Goldman Sachs says the falling stock market has super rich people spending less on yachts, jewellery and private jets
- The super rich are spending less on yachts, jewellery and private jets thanks to recent falls in the stock market, Goldman Sachs says.
- "We find large effects of the stock market on luxury spending," Goldman economist Daan Struyven wrote on Wednesday.
- Struyven says his team's analysis is consistent with a "substantial" negative wealth effect on a measurement called the personal consumption expenditure.
The stock market and spending on luxury goods are highly correlated, so the lower the market goes, so goes spending.
That's according to Goldman Sachs economist Daan Struyven, who wrote in a note on Wednesday that the dusk of a near decade-long bull run in the US equity market will weigh heavily on spending among the wealthy, negatively impacting the world's biggest economy.
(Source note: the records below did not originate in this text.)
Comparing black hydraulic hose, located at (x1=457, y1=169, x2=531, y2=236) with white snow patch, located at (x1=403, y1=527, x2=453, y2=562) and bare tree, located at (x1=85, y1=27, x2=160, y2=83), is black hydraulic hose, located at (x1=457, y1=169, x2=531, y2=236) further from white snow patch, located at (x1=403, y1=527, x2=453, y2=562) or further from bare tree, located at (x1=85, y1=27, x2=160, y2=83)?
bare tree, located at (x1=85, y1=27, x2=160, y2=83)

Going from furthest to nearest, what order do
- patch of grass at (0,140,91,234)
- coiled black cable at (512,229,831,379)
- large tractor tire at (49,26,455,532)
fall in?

"We find large effects of the stock market on luxury spending," says Struyven, who sees a strong relationship between stock price changes and spending on "jewelry and watches, pleasure boats and pleasure aircraft."
Struyven says his team's analysis is consistent with a "substantial" negative wealth effect on a measurement called the personal consumption expenditure - the the component statistic for consumption in GDP.
He says he expects that PCE measurement to drop up to 2.5% this year "despite healthy labor income growth, an elevated saving rate, and cheaper oil."
"Equity holdings as a share of income have risen substantially for the middle, upper-middle and upper wealth groups," he wrote.
"Therefore, the hit to the wealth level from a 1% decline in stock prices is now about three times larger than in the late '80s for the top 10% of households, and a third larger for those in the 50-90th percentiles."
While stock ownership is usually concentrated among the rich, theories abound to the relationship between the stock market and the economy.
Bloomberg, for example, pointed out a caveat to Goldman's take, saying that the National Bureau of Economic Research in 2013 found "at best weak evidence of a link between stock-market wealth and consumption." The housing market has more of a wealth effect, it said.